_What is required:_ Starting at the line below that contains "HARVARD STUDIES IN COMPARATIVE LITERATURE", print each line through the end of the records exactly as it appears.

———

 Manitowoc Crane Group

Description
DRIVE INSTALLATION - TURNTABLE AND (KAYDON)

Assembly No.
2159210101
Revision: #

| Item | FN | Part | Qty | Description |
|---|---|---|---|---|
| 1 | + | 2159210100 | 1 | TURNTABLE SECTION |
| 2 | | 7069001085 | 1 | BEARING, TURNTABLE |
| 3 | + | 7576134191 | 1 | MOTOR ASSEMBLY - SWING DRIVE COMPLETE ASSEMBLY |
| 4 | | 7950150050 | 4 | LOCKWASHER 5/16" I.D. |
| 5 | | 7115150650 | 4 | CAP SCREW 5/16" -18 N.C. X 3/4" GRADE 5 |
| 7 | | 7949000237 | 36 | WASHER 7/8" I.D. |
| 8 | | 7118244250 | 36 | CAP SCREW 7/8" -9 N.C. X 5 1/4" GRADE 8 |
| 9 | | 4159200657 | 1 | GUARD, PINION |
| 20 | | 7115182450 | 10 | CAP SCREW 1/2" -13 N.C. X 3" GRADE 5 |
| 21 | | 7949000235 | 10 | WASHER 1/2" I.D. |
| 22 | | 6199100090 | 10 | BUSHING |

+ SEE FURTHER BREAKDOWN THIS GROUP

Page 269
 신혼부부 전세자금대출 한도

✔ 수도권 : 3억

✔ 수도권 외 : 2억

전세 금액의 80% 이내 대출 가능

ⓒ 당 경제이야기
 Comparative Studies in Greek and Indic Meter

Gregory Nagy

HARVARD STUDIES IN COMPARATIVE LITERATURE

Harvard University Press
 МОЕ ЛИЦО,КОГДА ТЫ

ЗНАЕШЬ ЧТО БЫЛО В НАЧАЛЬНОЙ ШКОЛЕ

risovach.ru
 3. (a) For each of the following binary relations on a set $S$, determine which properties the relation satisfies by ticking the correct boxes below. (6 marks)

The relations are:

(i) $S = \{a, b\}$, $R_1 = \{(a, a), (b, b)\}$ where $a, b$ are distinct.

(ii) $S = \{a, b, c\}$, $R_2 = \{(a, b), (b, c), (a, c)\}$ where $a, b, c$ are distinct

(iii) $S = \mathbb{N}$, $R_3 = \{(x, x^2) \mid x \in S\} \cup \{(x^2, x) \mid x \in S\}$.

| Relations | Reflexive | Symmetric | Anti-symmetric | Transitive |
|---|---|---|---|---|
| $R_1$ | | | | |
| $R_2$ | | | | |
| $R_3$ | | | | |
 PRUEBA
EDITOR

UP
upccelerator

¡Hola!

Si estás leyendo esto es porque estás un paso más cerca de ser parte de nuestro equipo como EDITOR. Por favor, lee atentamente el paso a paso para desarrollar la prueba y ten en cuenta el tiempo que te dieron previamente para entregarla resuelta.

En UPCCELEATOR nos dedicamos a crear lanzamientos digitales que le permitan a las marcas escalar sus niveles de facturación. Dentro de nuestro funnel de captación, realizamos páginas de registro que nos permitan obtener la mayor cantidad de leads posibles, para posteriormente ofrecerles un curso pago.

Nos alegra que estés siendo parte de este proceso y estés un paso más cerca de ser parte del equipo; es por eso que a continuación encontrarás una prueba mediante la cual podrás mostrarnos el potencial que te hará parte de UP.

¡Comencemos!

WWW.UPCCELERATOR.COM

———

_Written solution:_
HARVARD STUDIES IN COMPARATIVE LITERATURE

Harvard University Press
 МОЕ ЛИЦО,КОГДА ТЫ

ЗНАЕШЬ ЧТО БЫЛО В НАЧАЛЬНОЙ ШКОЛЕ

risovach.ru
 3. (a) For each of the following binary relations on a set $S$, determine which properties the relation satisfies by ticking the correct boxes below. (6 marks)

The relations are:

(i) $S = \{a, b\}$, $R_1 = \{(a, a), (b, b)\}$ where $a, b$ are distinct.

(ii) $S = \{a, b, c\}$, $R_2 = \{(a, b), (b, c), (a, c)\}$ where $a, b, c$ are distinct

(iii) $S = \mathbb{N}$, $R_3 = \{(x, x^2) \mid x \in S\} \cup \{(x^2, x) \mid x \in S\}$.

| Relations | Reflexive | Symmetric | Anti-symmetric | Transitive |
|---|---|---|---|---|
| $R_1$ | | | | |
| $R_2$ | | | | |
| $R_3$ | | | | |
 PRUEBA
EDITOR

UP
upccelerator

¡Hola!

Si estás leyendo esto es porque estás un paso más cerca de ser parte de nuestro equipo como EDITOR. Por favor, lee atentamente el paso a paso para desarrollar la prueba y ten en cuenta el tiempo que te dieron previamente para entregarla resuelta.

En UPCCELEATOR nos dedicamos a crear lanzamientos digitales que le permitan a las marcas escalar sus niveles de facturación. Dentro de nuestro funnel de captación, realizamos páginas de registro que nos permitan obtener la mayor cantidad de leads posibles, para posteriormente ofrecerles un curso pago.

Nos alegra que estés siendo parte de este proceso y estés un paso más cerca de ser parte del equipo; es por eso que a continuación encontrarás una prueba mediante la cual podrás mostrarnos el potencial que te hará parte de UP.

¡Comencemos!

WWW.UPCCELERATOR.COM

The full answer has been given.